Microsoft’s latest revenue figures highlight the rich, diverse portfolio that new CEO Satya Nadella has inherited, but there’s one other thing that seldom gets mentioned, and that is the goodwill of its partners.
According to global analyst firm Ovum, Microsoft continues to engender the kind of support and loyalty among its partners that other tech companies can only dream of.
"Some relationships have clearly been put under strain recently as Microsoft has moved into devices and services, but the company continues to present opportunities for its more innovative partners," says Richard Edwards, analyst, Ovum.
"Nadella comes across as a very personable individual, with a manner and demeanor very different to his two predecessors.
"Gates and Ballmer had reputations for being domineering businessmen, so it will be interesting to see how Nadella is received by the Microsoft ecosystem and partner community in the months ahead."
All eyes on Nadella...
Edwards believes Microsoft is currently in a state of transition, from an on-premise software company that develops products for PCs and servers, to a company that offers mobile-first, cloud-always services for businesses and consumers, and it’s in the hardware business too.
"What company wouldn’t find this a continuous struggle, especially with Apple and Google breathing down its neck" he asks?
In response to the question “Why is Microsoft going to be successful?” Nadella replied, “We have the talent, resources, and perseverance like no one else has.”
The important word here is “perseverance" claims Edwards, which is perhaps the real secret of Microsoft’s success.
"The company has seldom been successful in its first attempt at anything, but it generally keeps plugging away until it gets it right," he adds.
"Nadella will, at some point, be compared to Tim Cook, Apple’s CEO, so Microsoft will be hoping that its new leader will appeal to CIOs and to the man-in-the-street, as the company targets both business and consumer markets.
"In Nadella’s first interview as CEO, he appears more like Steve Jobs than Bill Gates or Steve Ballmer, so it will do Microsoft no harm at all to have this new figurehead bring a bit of charm and charisma to the position of CEO."
Keeping it in-house
Nadella, a 22-year veteran of the company, will undoubtedly have similar DNA to that of his predecessors claims Edwards, so continuity is likely to be as good as it gets.
"Having led Microsoft’s Cloud and Enterprise business unit, Nadella understands better than most the capabilities of the company’s new “growth engine,” and as a Microsoft “lifer” he will have intimate knowledge of Microsoft’s overall capabilities, including its strengths and weaknesses," he adds.

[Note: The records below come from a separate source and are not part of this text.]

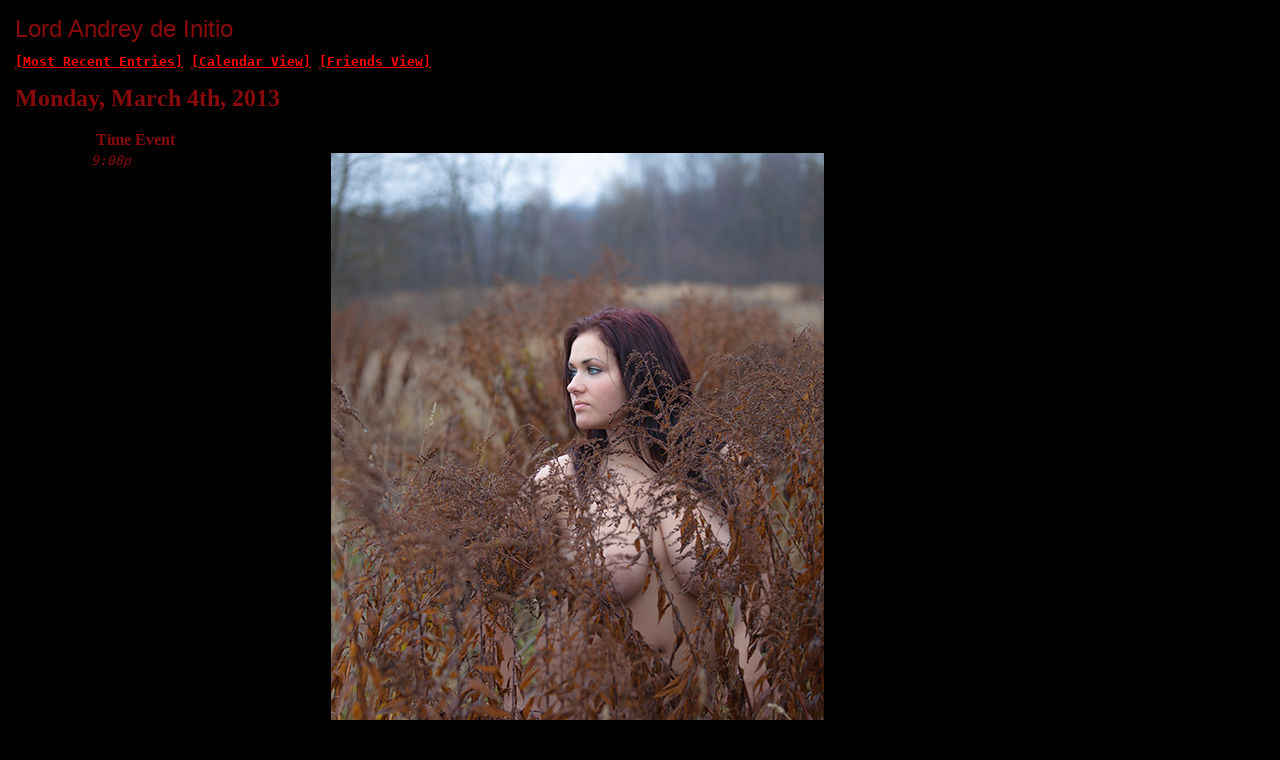

--- FILE ---
content_type: text/html; charset=utf-8
request_url: http://klab.lv/users/lord_andrey/2013/03/04/
body_size: 2214
content:
<html>
<head>
   <title>Lord Andrey de Initio</title>
<meta http-equiv="Content-Type" content="text/html; charset=utf-8" />

</head>
<body bgcolor="#000000" text="#890a0a" link="red" vlink="#890a0a" alink="#890a0a">
<table width="100%" height="95%" bgcolor="#000000" cellpadding="5">
<tr valign="TOP"><td align="LEFT">

<font face="Arial,Helvetica" size="+2" color="#890a0a">Lord Andrey de Initio</font><font size="1"><br>&nbsp;<br></font>
<b><tt>
<a href="http://klab.lv/users/lord_andrey/">[Most Recent Entries]</a>
<a href="http://klab.lv/users/lord_andrey/calendar">[Calendar View]</a>
<a href="http://klab.lv/users/lord_andrey/friends">[Friends View]</a>
</tt></b>

<p><font size="+2"><b>Monday, March 4th, 2013</b></font>
<ul>
<table width="80%">
<tr bgcolor="#000000">
   <td align="RIGHT"><font color="#890a0a"><b>Time</b></font></td>
   <td><font color="#890a0a"><b>Event</b></font></td>
</tr>
<tr valign="TOP"><td bgcolor="#000000" align="RIGHT"><font color="#890a0a"><tt><i>9:08p</i></tt></font></td>
<td><div style="text-align:left"> <center><img src="https://lh6.googleusercontent.com/-F6pAa-wLe7k/UTTycSaL7_I/AAAAAAAAAf8/FrreEPLu-Zw/s740/IMG_3801.jpg"></center> </div><div style="text-align:right">
  <font size="-2">(<b><a href="http://klab.lv/users/lord_andrey/288868.html">2 Comments</a></b> | <a href="http://klab.lv/users/lord_andrey/288868.html?mode=reply">Comment on this</a>)</font></div></td></tr>
</table>

<center>
<p><table>
<tr align="MIDDLE">
<td width="33%" align="LEFT">
<a href="http://klab.lv/users/lord_andrey/2013/03/03/">&lt;&lt; Previous Day</a>
</td>
<td align="CENTER" width="33%">
<b>2013/03/04</b><br>
[<a href="http://klab.lv/users/lord_andrey/calendar">Calendar</a>]
</td>
<td width="33%" align="RIGHT">
<a href="http://klab.lv/users/lord_andrey/2013/03/05/">Next Day &gt;&gt;</a>
</td>
</tr>
</table>
</center>

</ul>

</td></tr>
</tr>
</table>

<table align="RIGHT" bgcolor="#000000" cellpadding="5" cellspacing="0" border="0">
<tr>
<td>
  <a href="http://deinitio.com">Lord Andrey de Initio</a>
</td>
<td bgcolor="#000000">&nbsp;</td>
<td><a href="http://klab.lv/"><font face="Arial,Helvetica" size="-1">About Sviesta Ciba</font></a></td></tr>
</table>

</body>
</html>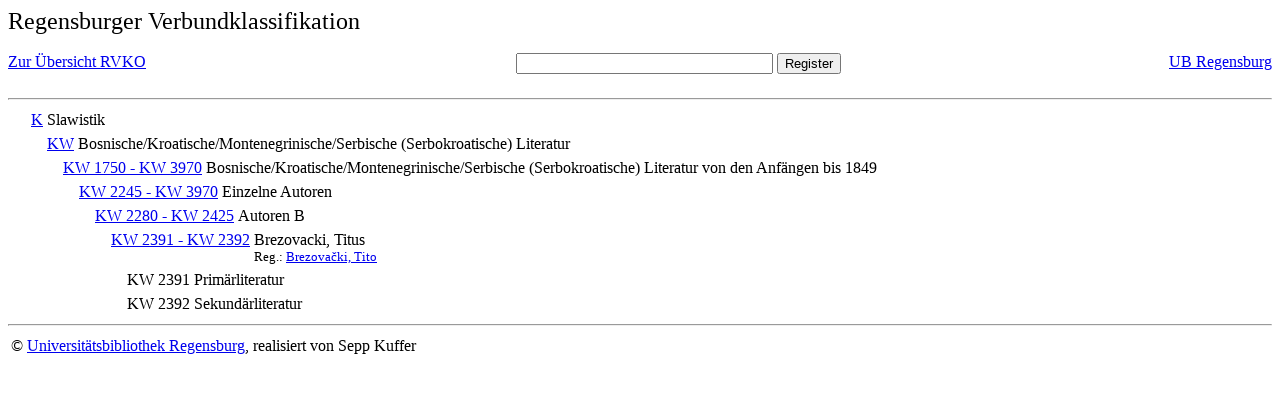

--- FILE ---
content_type: text/html; charset=UTF-8
request_url: https://rvk.uni-regensburg.de/rvko_simple/mynot.php?nt_in=KW+2391+-+KW+2392
body_size: 1001
content:
<HTML>
<HEAD>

"Some investors have urged Microsoft’s board to appoint an external candidate, arguing that a radical change of culture, direction, and strategy is required to beat off the competition.
"It’s entirely possible that the departure of Bill Gates as chairman could have been the compromise option, with John Thompson, the senior independent director, now taking over the role."
Microsoft needs to make friends with the corporate CIO
From a CIO and enterprise IT perspective, Edwards would like to add three items to Nadella’s to-do list:
Signpost Microsoft’s cloud strategy clearly and purposefully, stating what is ready for mainstream customers and what is still considered “bleeding edge.”
Support business productivity tools and collaboration services across all devices, not just on the ones that Microsoft sells.
Listen to your business customers, especially the technology ambivalent employee. Build them something they actually want and need rather than performing technical gymnastics.